- _Set task_: Convert everything in the records below, from the line containing "Which occupies a" down to the end of the records, into a numbered list with one line per item and the blank lines left out.

[Lines of data]
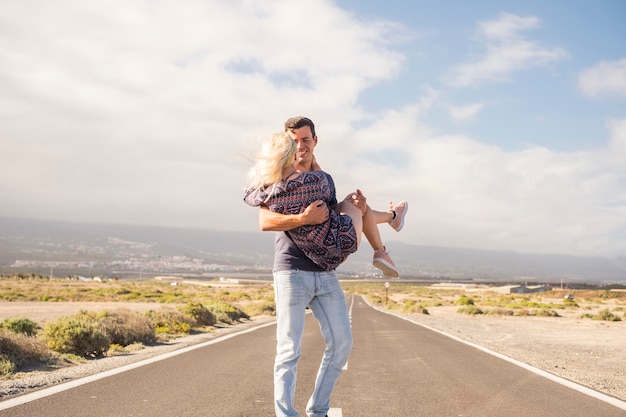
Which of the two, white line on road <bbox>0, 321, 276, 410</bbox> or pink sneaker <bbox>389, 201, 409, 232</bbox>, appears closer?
pink sneaker <bbox>389, 201, 409, 232</bbox>

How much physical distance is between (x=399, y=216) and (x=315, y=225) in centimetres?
108

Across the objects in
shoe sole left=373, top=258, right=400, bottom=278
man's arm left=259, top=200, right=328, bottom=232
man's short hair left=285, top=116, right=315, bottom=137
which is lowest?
shoe sole left=373, top=258, right=400, bottom=278

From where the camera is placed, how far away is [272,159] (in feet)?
13.1

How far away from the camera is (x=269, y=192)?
158 inches

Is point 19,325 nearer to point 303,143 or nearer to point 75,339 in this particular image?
point 75,339

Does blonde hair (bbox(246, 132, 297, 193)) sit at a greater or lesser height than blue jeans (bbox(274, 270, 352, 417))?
greater

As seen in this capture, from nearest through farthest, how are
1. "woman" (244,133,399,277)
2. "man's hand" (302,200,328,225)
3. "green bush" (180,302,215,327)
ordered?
"man's hand" (302,200,328,225), "woman" (244,133,399,277), "green bush" (180,302,215,327)

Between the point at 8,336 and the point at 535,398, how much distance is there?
8.24 m

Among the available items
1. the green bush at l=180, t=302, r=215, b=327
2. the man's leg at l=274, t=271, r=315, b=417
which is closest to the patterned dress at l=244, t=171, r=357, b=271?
the man's leg at l=274, t=271, r=315, b=417

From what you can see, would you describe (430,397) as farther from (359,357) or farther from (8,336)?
(8,336)

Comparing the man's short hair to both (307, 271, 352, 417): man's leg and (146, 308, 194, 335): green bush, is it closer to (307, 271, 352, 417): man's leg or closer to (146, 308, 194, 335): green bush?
(307, 271, 352, 417): man's leg

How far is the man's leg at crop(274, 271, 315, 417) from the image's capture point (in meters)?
4.04

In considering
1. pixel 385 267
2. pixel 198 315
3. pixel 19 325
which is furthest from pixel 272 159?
pixel 198 315

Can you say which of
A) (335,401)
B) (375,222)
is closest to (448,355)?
(335,401)
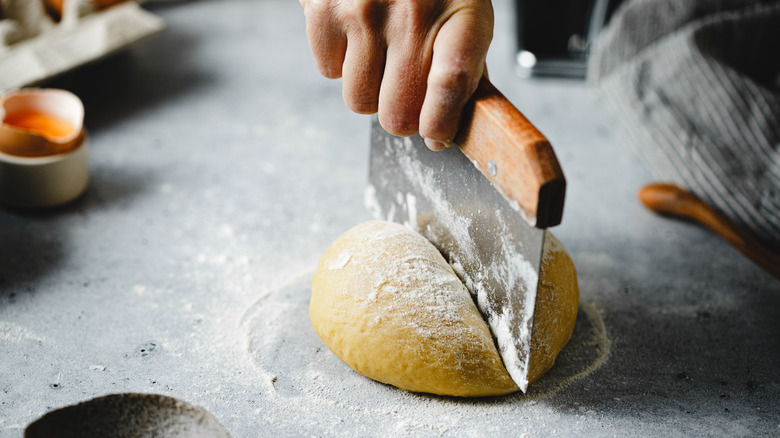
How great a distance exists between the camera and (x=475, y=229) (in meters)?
0.98

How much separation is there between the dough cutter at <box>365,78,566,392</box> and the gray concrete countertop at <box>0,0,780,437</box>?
6.6 inches

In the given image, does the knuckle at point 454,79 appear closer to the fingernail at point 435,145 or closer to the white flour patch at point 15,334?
the fingernail at point 435,145

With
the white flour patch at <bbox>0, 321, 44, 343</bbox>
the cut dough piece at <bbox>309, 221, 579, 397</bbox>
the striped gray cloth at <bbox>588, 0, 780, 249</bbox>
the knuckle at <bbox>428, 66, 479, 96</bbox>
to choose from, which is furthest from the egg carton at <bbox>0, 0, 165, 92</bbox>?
the striped gray cloth at <bbox>588, 0, 780, 249</bbox>

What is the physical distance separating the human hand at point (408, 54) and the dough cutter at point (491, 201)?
0.04 metres

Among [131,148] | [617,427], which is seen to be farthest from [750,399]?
[131,148]

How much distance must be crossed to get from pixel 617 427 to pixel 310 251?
26.4 inches

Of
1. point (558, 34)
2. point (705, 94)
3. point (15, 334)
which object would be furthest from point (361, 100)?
point (558, 34)

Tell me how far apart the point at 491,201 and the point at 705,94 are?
1005 millimetres

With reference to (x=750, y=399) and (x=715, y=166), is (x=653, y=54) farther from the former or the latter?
(x=750, y=399)

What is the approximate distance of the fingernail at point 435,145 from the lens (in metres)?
0.94

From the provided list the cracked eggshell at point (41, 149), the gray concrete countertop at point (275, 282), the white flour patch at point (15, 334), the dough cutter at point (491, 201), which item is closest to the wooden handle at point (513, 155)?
the dough cutter at point (491, 201)

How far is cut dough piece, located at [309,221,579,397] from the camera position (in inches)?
37.6

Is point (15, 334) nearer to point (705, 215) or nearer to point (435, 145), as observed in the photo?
point (435, 145)

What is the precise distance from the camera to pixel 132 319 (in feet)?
3.74
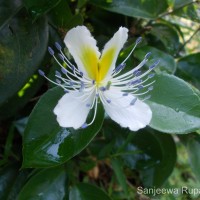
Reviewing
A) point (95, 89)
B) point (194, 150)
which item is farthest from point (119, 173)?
point (95, 89)

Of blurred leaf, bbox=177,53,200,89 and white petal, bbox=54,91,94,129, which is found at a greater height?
white petal, bbox=54,91,94,129

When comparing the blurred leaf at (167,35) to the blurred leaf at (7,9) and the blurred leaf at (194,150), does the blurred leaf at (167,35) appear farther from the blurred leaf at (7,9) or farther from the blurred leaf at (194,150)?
the blurred leaf at (7,9)

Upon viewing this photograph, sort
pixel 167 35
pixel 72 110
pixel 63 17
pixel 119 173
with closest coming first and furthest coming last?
1. pixel 72 110
2. pixel 63 17
3. pixel 119 173
4. pixel 167 35

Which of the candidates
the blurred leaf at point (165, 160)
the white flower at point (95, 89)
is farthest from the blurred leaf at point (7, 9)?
the blurred leaf at point (165, 160)

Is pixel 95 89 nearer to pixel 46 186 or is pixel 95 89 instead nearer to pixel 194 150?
pixel 46 186

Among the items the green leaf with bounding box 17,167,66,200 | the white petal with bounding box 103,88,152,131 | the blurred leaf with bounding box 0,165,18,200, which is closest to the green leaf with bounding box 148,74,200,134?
the white petal with bounding box 103,88,152,131

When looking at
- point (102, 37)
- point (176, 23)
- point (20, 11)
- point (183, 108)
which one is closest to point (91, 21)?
point (102, 37)

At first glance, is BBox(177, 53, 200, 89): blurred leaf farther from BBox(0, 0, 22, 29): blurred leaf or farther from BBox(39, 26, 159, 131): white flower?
BBox(0, 0, 22, 29): blurred leaf
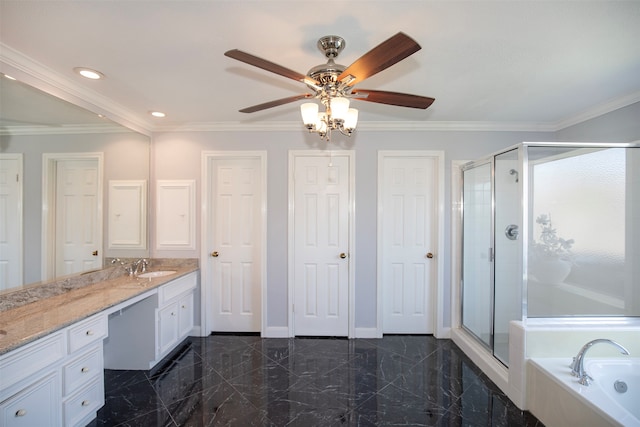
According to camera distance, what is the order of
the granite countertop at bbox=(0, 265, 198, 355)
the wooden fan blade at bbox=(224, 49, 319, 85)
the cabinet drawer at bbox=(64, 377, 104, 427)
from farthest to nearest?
the cabinet drawer at bbox=(64, 377, 104, 427), the granite countertop at bbox=(0, 265, 198, 355), the wooden fan blade at bbox=(224, 49, 319, 85)

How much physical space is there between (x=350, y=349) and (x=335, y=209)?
5.00 ft

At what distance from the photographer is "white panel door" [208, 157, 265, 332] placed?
322 centimetres

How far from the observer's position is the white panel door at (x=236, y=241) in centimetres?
322

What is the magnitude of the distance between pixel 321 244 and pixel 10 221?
8.15 ft

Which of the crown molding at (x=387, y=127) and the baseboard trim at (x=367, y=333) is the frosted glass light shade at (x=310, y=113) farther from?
the baseboard trim at (x=367, y=333)

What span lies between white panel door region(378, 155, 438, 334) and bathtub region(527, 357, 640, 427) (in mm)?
1272

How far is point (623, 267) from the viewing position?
2.27 meters

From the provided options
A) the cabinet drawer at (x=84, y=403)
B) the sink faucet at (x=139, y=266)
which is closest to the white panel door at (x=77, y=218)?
the sink faucet at (x=139, y=266)

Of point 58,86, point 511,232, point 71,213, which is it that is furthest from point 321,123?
point 71,213

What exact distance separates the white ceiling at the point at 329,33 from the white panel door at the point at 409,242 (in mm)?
837

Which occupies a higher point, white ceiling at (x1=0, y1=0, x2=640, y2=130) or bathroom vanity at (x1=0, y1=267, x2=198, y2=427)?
white ceiling at (x1=0, y1=0, x2=640, y2=130)

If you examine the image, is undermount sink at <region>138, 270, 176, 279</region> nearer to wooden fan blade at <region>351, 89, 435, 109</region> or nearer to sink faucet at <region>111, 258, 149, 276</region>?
sink faucet at <region>111, 258, 149, 276</region>

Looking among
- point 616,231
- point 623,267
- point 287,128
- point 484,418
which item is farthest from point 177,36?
point 623,267

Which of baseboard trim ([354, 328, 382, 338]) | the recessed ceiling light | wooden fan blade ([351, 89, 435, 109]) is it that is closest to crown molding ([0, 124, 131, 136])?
the recessed ceiling light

- _Completed task_:
1. Which occupies a higher point, white ceiling at (x1=0, y1=0, x2=640, y2=130) or bathroom vanity at (x1=0, y1=267, x2=198, y2=427)?
2. white ceiling at (x1=0, y1=0, x2=640, y2=130)
3. If you examine the image, is undermount sink at <region>138, 270, 176, 279</region> nearer to wooden fan blade at <region>351, 89, 435, 109</region> or nearer to sink faucet at <region>111, 258, 149, 276</region>?
4. sink faucet at <region>111, 258, 149, 276</region>
5. Looking among
6. - point 616,231
7. - point 623,267
8. - point 287,128
9. - point 484,418
10. which item is farthest from point 177,36?
11. point 623,267
12. Which of baseboard trim ([354, 328, 382, 338]) | the recessed ceiling light | wooden fan blade ([351, 89, 435, 109]) is it that is closest to crown molding ([0, 124, 131, 136])?
13. the recessed ceiling light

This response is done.